After changing RAPOOL=50,RAMAX=8096 I looked into the performance again.

. VTAM RECEIVE ANY is issued for a length of 8096 bytes

. At some point later the receive is completed and the RPL EXIT scheduled
. RPL EXIT executes issuing a VTAM CHECK Macro
. RPL EXIT processes the all of the input data and posts CICS
. RPL EXIT completes

You can see the process is much shorter, fewer VTAM macros are used and several passes through the dispatcher and waits are eliminated. I would estimate a 60% reduction (or more) in CPU usage for this process too.

For those of you still running CICS/VSE 2.3 try RAPOOL=10,RAMAX=8096 and you will still see the improvement.

Enjoy.

Regards,
Jeff

Tuesday, August 19, 2008

Simple Network Tuning for the Mainframe Sysprog

There have been some interesting postings on the VSE-L list this week about throughput to Windows based PCs. So, I thought I would cover some basic network tuning points.

First, use Ethereal/Wireshark (free open source packet sniffer) to get a trace of the data transfer (E.g., FTP) you are interested in tuning. This trace will tell you a lot about the data transfer.

Now look at the size of the packets being transferred. In the old days of the Internet (dial-up days) it was common to use packets of 576 bytes. In fact, all TCP/IP stacks are required to handle this size packet. However, now that Ethernet is pretty much the standard, look for 1500 byte packets. 1500 bytes includes the 40 byte IP header and 1460 bytes of data.
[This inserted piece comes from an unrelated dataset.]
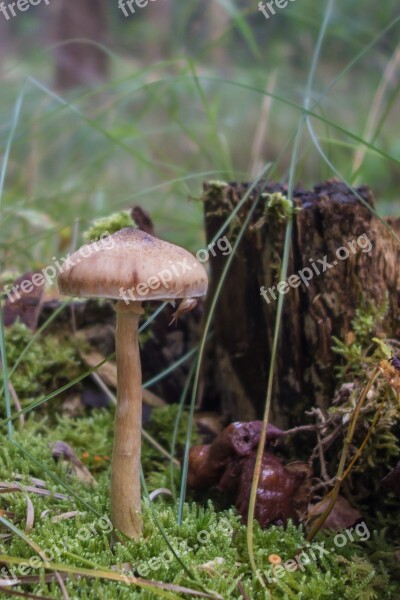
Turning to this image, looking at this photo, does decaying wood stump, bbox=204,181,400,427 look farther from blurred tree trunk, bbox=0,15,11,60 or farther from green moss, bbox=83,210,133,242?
blurred tree trunk, bbox=0,15,11,60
I am ignoring the 18 byte Ethernet header in these numbers.

If the 2 hosts (mainframe and PC) have Gigabit Ethernet adapters AND they are connected to a Gigabit switch then you might expect to see jumbo Ethernet frames. Jumbo Ethernet frames are usually 9000 bytes.

In a bulk data transfer you will normally see a bunch of packets of the same size. If this size is not 1500 bytes then either the MTU size is set incorrectly or the MSS (Maximum Segment Size) is not correct. Usually it is the MSS that is incorrect. When 2 hosts establish a connection connection (socket) each host sends what it wants to use as a segment size. The smallest value wins! Windows PC's like to a segment size of 536 for some types of applications (E.g., web servers). If the MSS is set to 536 bytes it will take 2.7 of these smaller packets to send as much data as can be contained in a single packet with an MSS of 1460 bytes.
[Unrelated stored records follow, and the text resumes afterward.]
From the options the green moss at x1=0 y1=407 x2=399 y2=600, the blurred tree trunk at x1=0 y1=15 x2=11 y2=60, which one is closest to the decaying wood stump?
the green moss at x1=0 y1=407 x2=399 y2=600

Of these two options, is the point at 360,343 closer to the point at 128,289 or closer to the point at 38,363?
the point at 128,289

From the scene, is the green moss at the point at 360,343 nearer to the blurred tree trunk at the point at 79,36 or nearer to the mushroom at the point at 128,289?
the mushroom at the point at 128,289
The next item to look for is the TCP Window size. This value should be something close to 64K minus one (65535). Windows always wants to use a TCP window size that is an exact multiple of the segment size. With an MSS of 1460 you can get 44 segments in a 64K TCP window. The actual size is 1460 * 44 = 64240 (x'FAF0).

These two values are set by registry entries and there are various scripts and utilities available around the net that will set these values for you.

Another source of throughput problems is TcpAckFrequency.

When Windows receives a packet it will wait for 200ms for another packet to arrive before sending an ACK. Why? Windows hopes that it can send a single ACK for both packets. Why does this slow down a transfer? 200ms is a very long time at network speeds. Why would this come into play at all for an FTP? If a host is sending data and has sent one packet but there is not enough space available in the TCP Window to send the next packet, the sender will wait for an ACK of the data already sent. At the same time, Windows is waiting for 200ms for another packet to come in. This does not have to happen very often for these 200ms delays to add up.

Couple of good web pages to look at are ...
http://smallvoid.com/article/winnt-nagle-algorithm.html
http://support.microsoft.com/kb/Q328890

If you follow the instructions on these web pages you can add a registry entry for TcpAckFrequency Full_DWORD = 1. This will disable the 200ms ACK delay Windows uses as a timer for delayed ACK processing. I have seen disabling this feature result in a 10x improvement in throughput. Your mileage will vary!

The last two items to look at for data transfer throughput are your CPU and memory. If data transfer rates are important get the fastest CPU you can afford and the maximum amount of memory your motherboard will support. If Windows has lots of memory it will cache the data from the transfer in memory and not spend time writing the data to disk until the transfer has finished.

Well, there you have basic network tuning for the mainframe system programmer.